Franz Joseph Haydn was a composer during the Classical Period's mid-to-late 1700's. He had a great sense of humor and one bit of musical evidence of his humor is his Farewell Symphony. During the performance of the Farewell Symphony for Prince Esterhazy, a Hungarian royal to whom Haydn was employed, Haydn had his musicians leave the stage one at a time. The reason? The musicians were tired and needed a vacation and this was Haydn's way of informing the Prince who, incidentally, did let the musicians have their much-needed respite.
Why am I relating this story about a long-dead composer and his quirky Farewell Symphony? Because, at this time of year, the scenario of leaving one-by-one is what happens to the boats in a marina. Unless a boat from your dock area departs, leaving both an auditory clue and a visual clue via an open slip, you are not likely to notice the gradual decline in the number of boats, until one day you look out over the docks and realize that there are more open slips than occupied spaces.

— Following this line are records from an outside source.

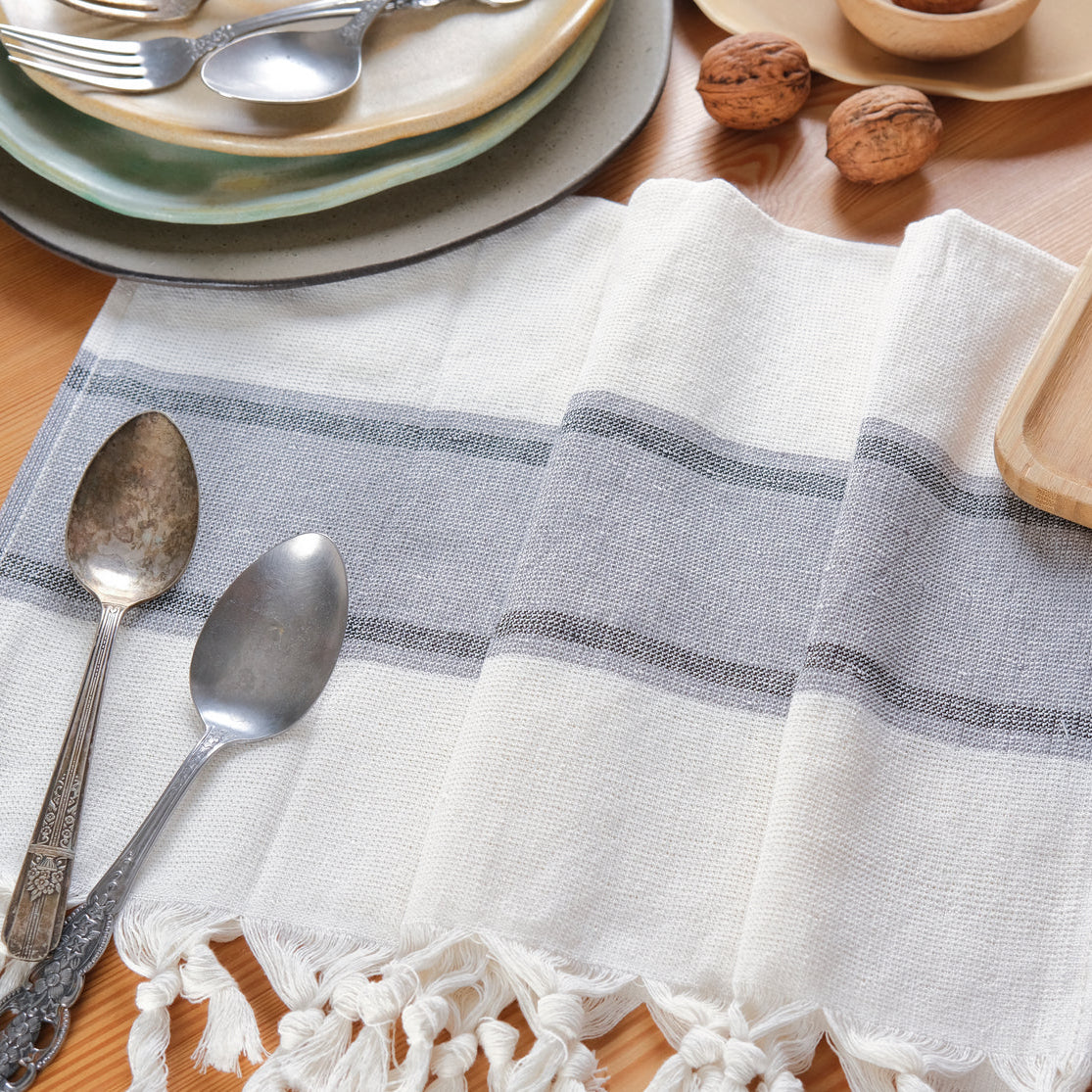 Dining table setting with a striped white and gray napkin, silverware, and wooden cutting board.
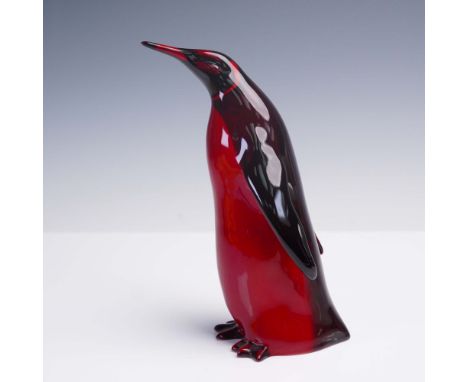 Porcelain figurine produced by Royal Doulton as part of the Flambe collection, featuring a stylized emperor penguin in a stan
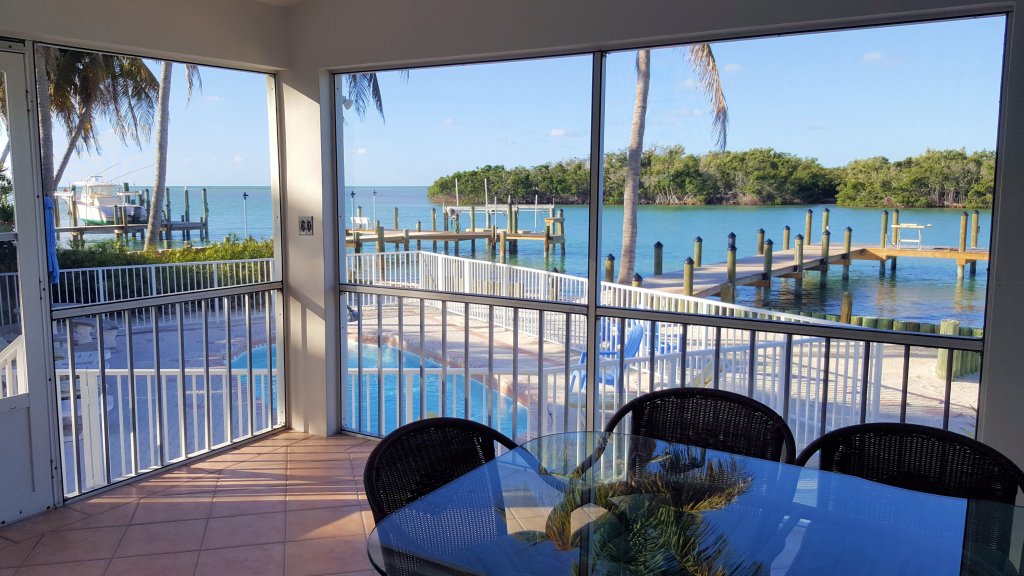 A Rare Beach Home with Sandy Beach At Door. A Rare Beach Home with Sandy Beach At Door.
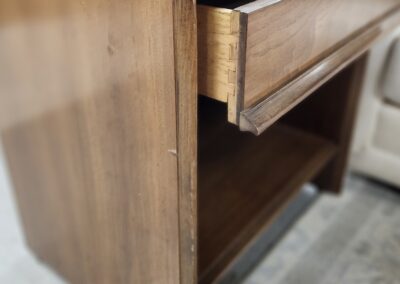Close-up of a wooden cabinet drawer slightly open.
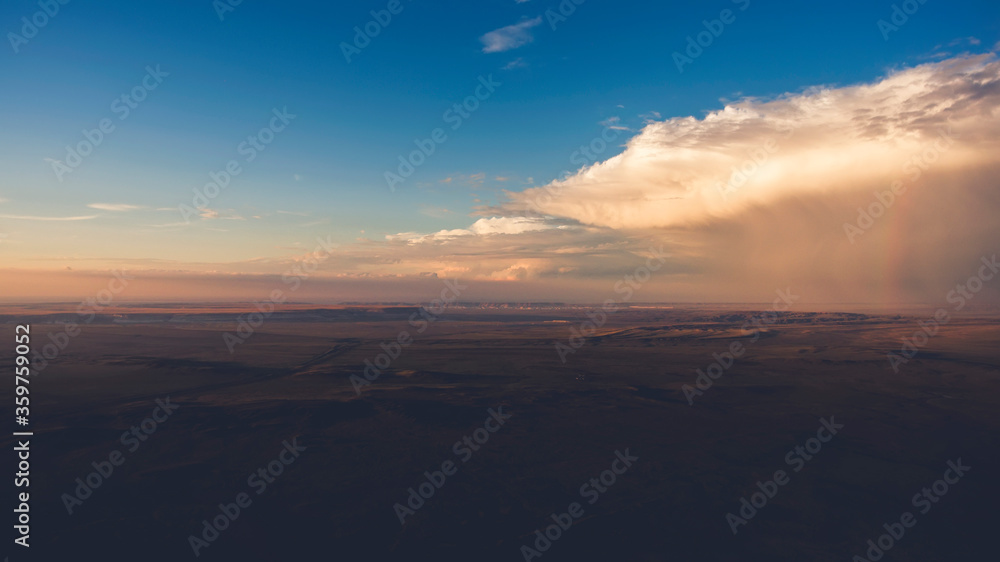 Aerial photo from flying drone of a beautiful nature landscape with wild field and amazing sky with dramatic colorful clouds. Wonderful scenery during steppe evening twitlight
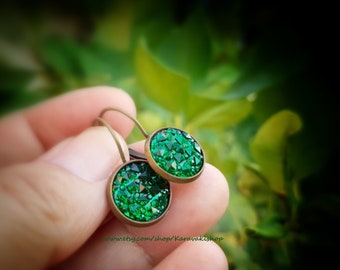 May include: A pair of round earrings featuring faceted emerald green crystals set in antique bronze metal frames with curved ear wires. The circular stones have a textured, sparkling surface that reflects light, held by a metallic bezel setting.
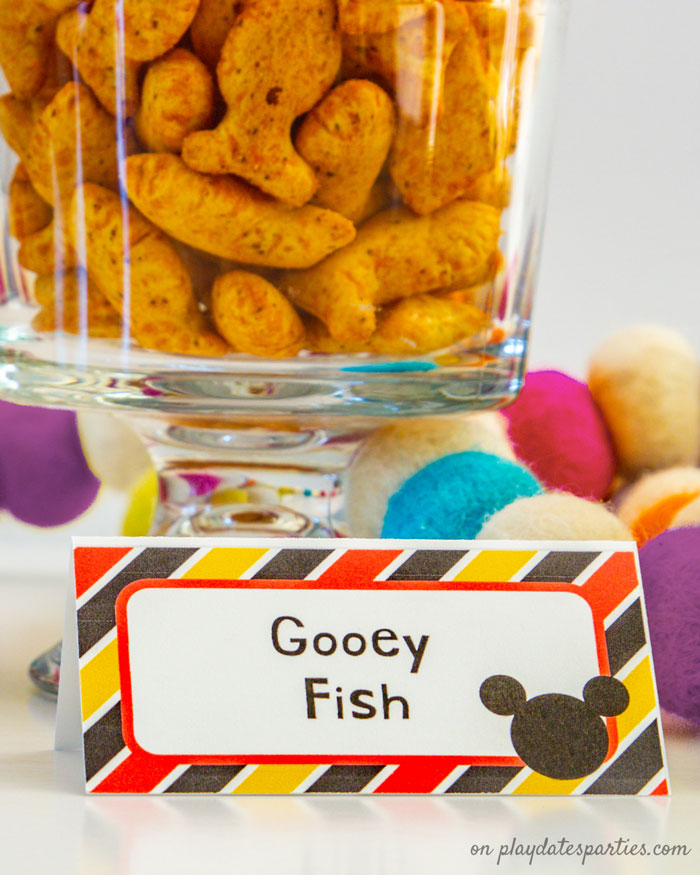 A bowl of goldfish crackers with a Mickey Mouse themed table card and the title Gooey Fish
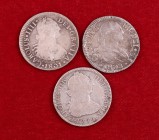 Carlos III y Carlos IV. Lima, México y Sevilla. 2 reales. Lote de 3 monedas, una con intento de perforación y otra que sirvió como joya. BC/BC+.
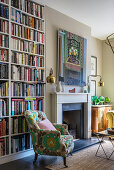 A floor-to-ceiling bookcase, an upholstered armchair and a modern work of art over the fireplace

With a rapidly approaching autumn, the evidence of boaters' departures is everywhere - from the overloaded dock carts, brimming with blankets, comforters, and pillows to the vehicles with their trunks and side doors open while people cram their summer belongings into the interior spaces, hoping that everything will fit one way or the other. Other signs are trash receptacles stuffed to over-flowing and the unused-food bin filled to the top, waiting to be emptied and delivered to the local food pantry.

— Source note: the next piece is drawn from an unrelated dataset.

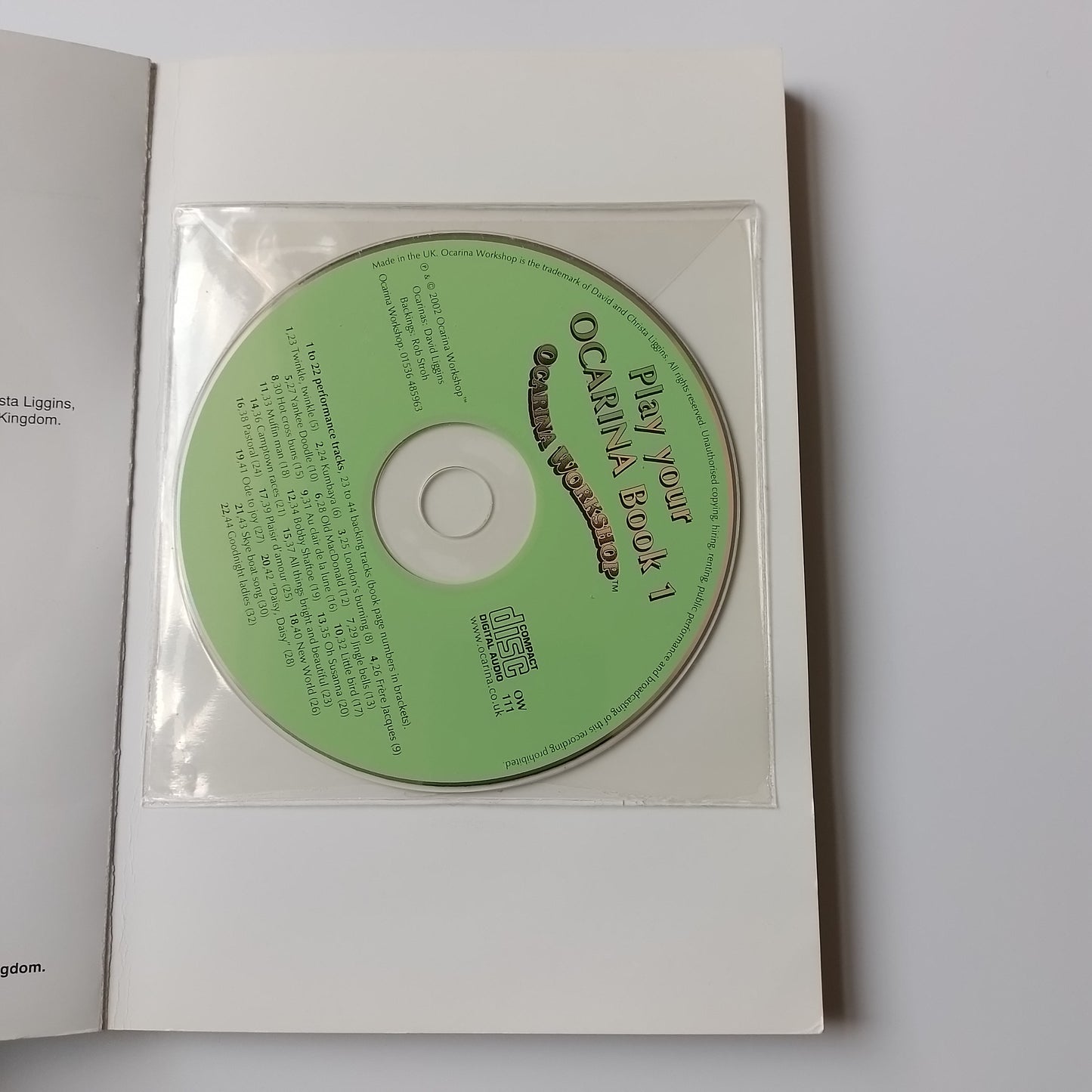 A CD disc for 'Play your Ocarina Book 1' by Daedalic, displayed inside a transparent plastic sleeve on a white background.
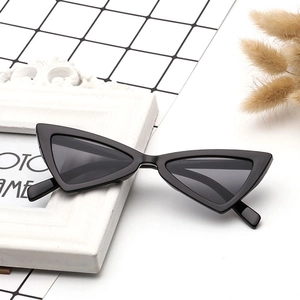Retro black triangle cat eye sunglasses with thick frames and dark lenses for fashion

Packing up any home or RV (land or otherwise), at the culmination of a season, signals the end of fun and the return to reality. Just as students decry the end of summer and the beginning of the school's calendar year or snowbirds mourn the closure of fun-filled winter months with friends, so do summer's players feel a similar sense of gloom as Labor Day comes and goes and with its passage, the arrival of Canadian air and the departure of Canada geese.
There is a season for everything and I now now turn, turn the calendar pages toward fall.